Pandas Basics
Pandas is a powerful Python library for data manipulation and analysis. In materials informatics, Pandas is commonly used to work with data from databases like the Materials Project, analyze simulation results, and prepare data for visualization.
Introduction to Pandas¶
Pandas provides two main data structures:
Series: A one-dimensional labeled array (like a column in a spreadsheet)
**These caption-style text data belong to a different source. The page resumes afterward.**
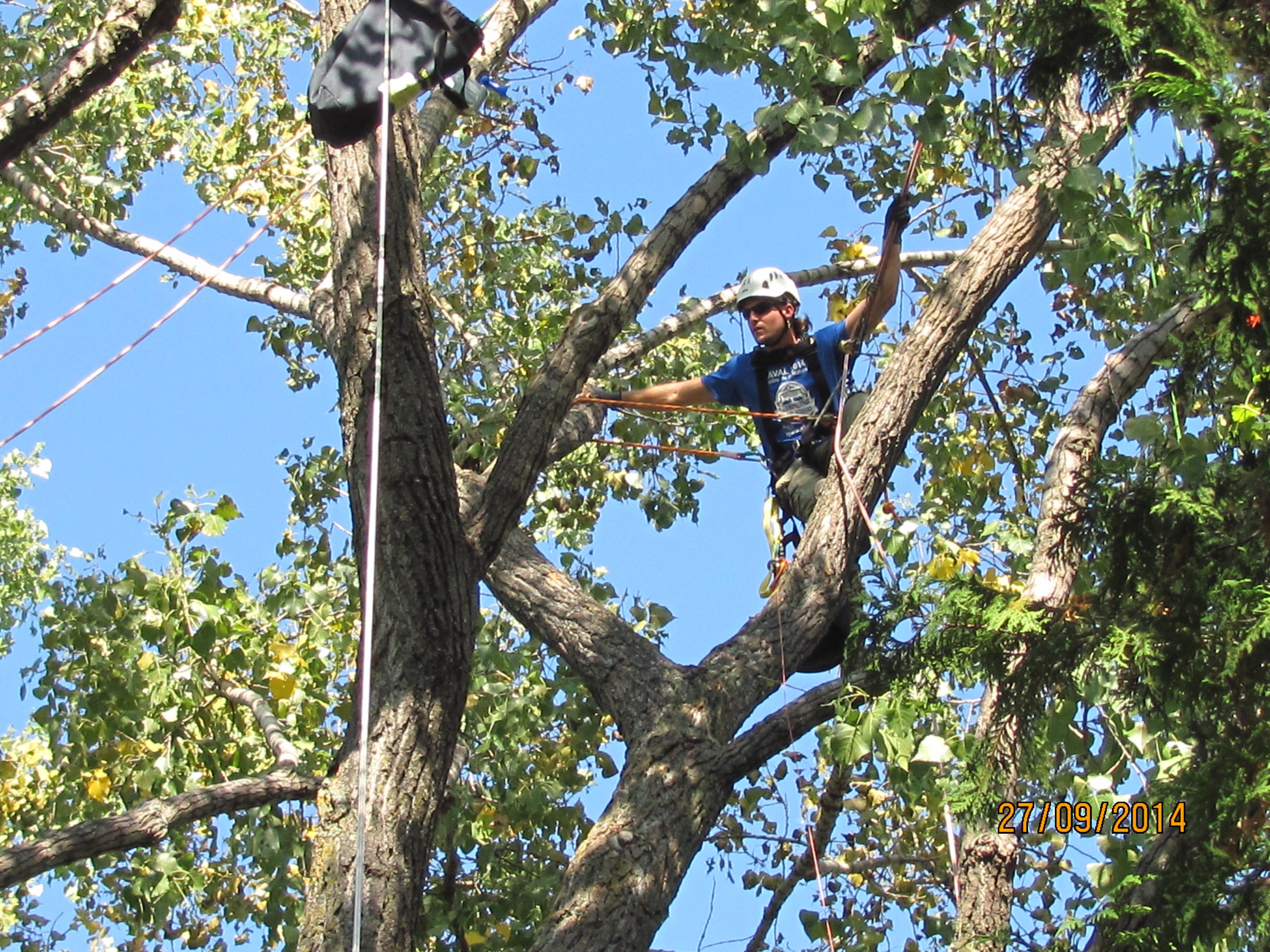 Abattage d'arbre Rawdon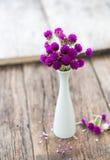 Composizione di piccoli, fiori delicati, meravigliosamente presentati sopra Immagini Stock Libere da Diritti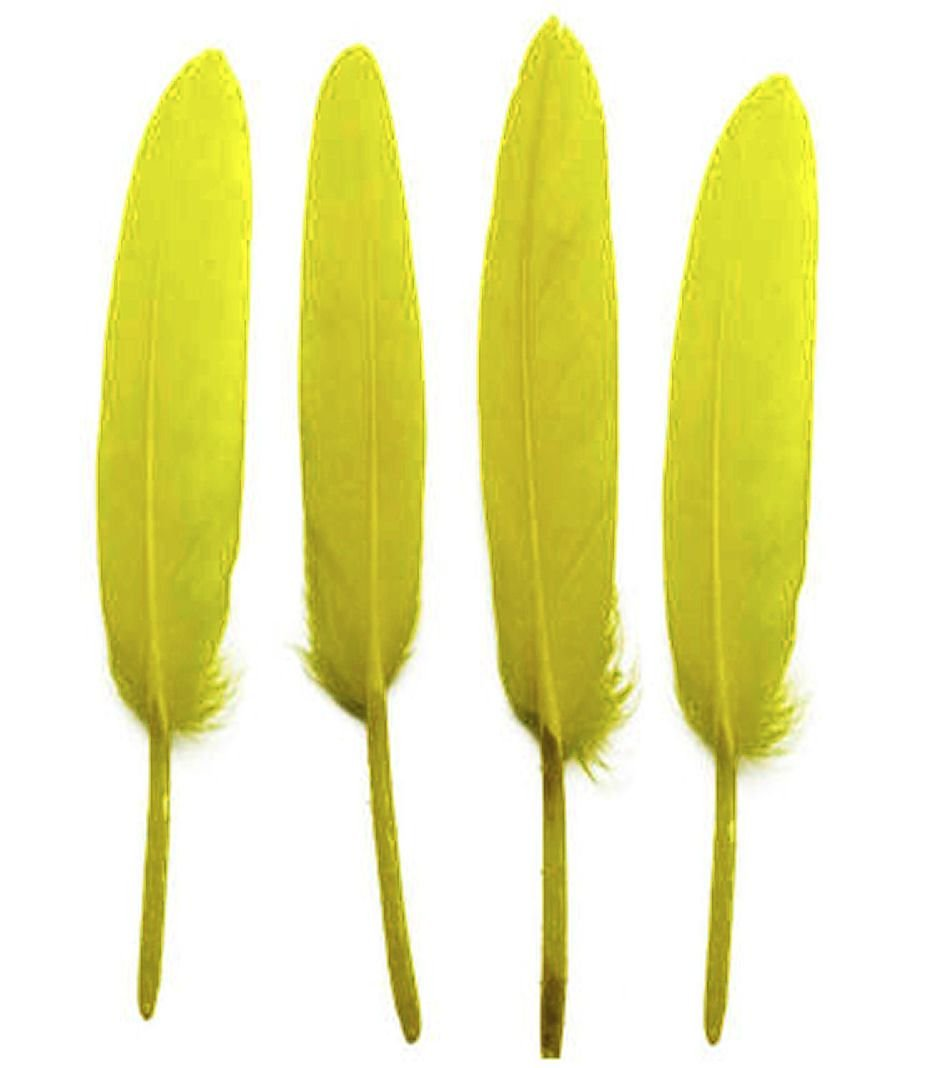 Bright Yellow Goose Quill Feathers x 10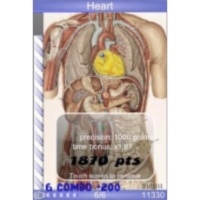 Speed Anatomy Quiz App for Android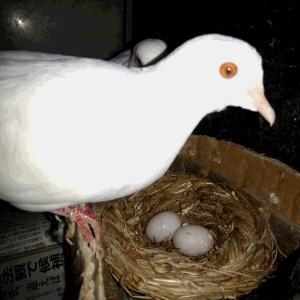 卵を産みました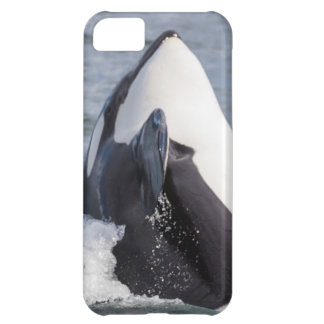 Orca whale breaching iPhone 5C cases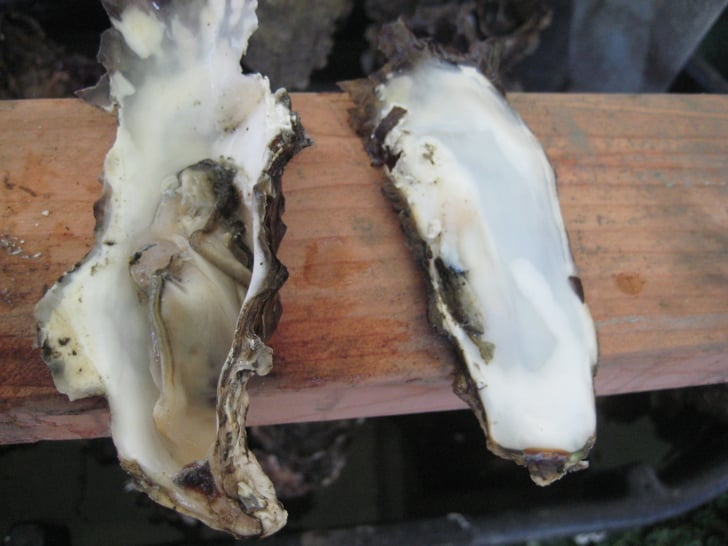 How to Shuck an Oyster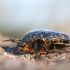Marmurinis auksavabalis - Protaetia marmorata | Fotografijos autorius : Agnė Našlėnienė | © Macrogamta.lt | Šis tinklapis priklauso bendruomenei kuri domisi makro fotografija ir fotografuoja gyvąjį makro pasaulį.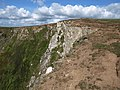Cliff edge, The Beacon - geograph.org.uk - 1511294.jpg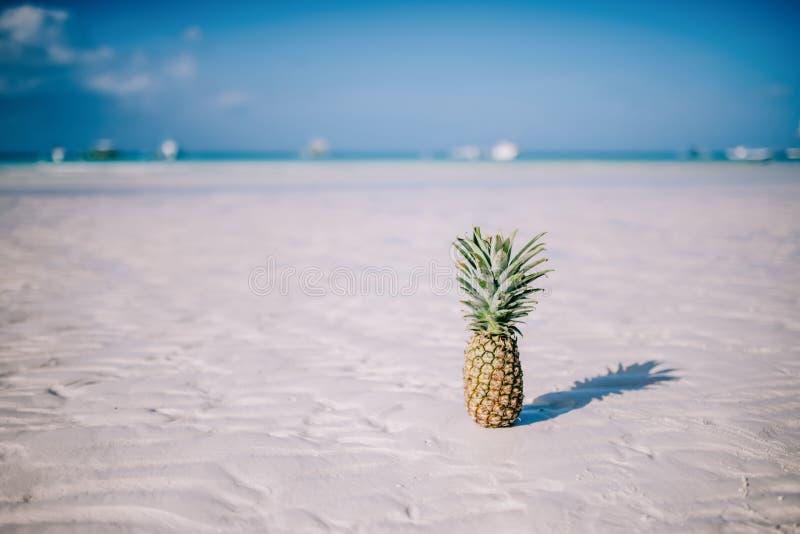 热带夏天欢欣 在白色沙子海滩的新鲜的菠萝 免版税库存图片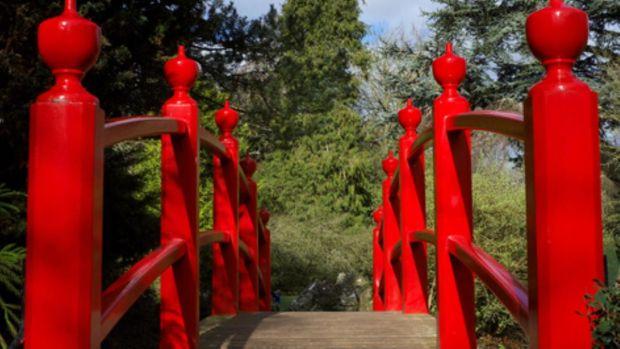 Bridge, Japanese Gardens , Kildare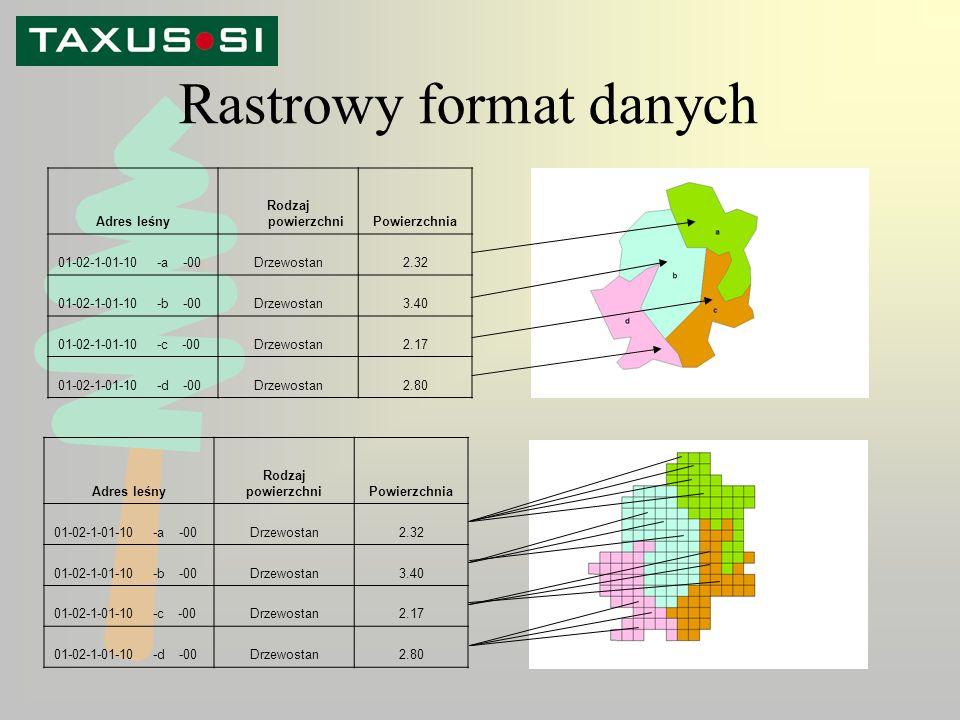 Rastrowy format danych Adres leśny Rodzaj powierzchniPowierzchnia 01-02-1-01-10 -a -00Drzewostan2.32 01-02-1-01-10 -b -00Drzewostan3.40 01-02-1-01-10 -c -00Drzewostan2.17 01-02-1-01-10 -d -00Drzewostan2.80 Adres leśny Rodzaj powierzchniPowierzchnia 01-02-1-01-10 -a -00Drzewostan2.32 01-02-1-01-10 -b -00Drzewostan3.40 01-02-1-01-10 -c -00Drzewostan2.17 01-02-1-01-10 -d -00Drzewostan2.80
DataFrame: A two-dimensional labeled data structure (like a spreadsheet or SQL table)
DataFrames are the most commonly used structure and will be used throughout this course for handling materials data.
Creating DataFrames¶
There are several ways to create DataFrames. The most common way is from dictionaries.
import pandas as pd
import numpy as np
# Create a DataFrame from a dictionary
data = {
'material_id': ['mp-1', 'mp-2', 'mp-3', 'mp-4', 'mp-5'],
'density': [5.2, 3.1, 4.8, 2.9, 5.5],
'bulk_modulus': [150, 120, 180, 110, 160],
'shear_modulus': [80, 70, 95, 60, 85]
}
df = pd.DataFrame(data)
print(df) material_id density bulk_modulus shear_modulus
0 mp-1 5.2 150 80
1 mp-2 3.1 120 70
2 mp-3 4.8 180 95
3 mp-4 2.9 110 60
4 mp-5 5.5 160 85
# Display first 5 rows
print("First rows:")
print(df.head())
# Display last 5 rows
print("\nLast rows:")
print(df.tail())
# Display summary statistics
print("\nSummary statistics:")
print(df.describe())
# Display DataFrame shape (rows, columns)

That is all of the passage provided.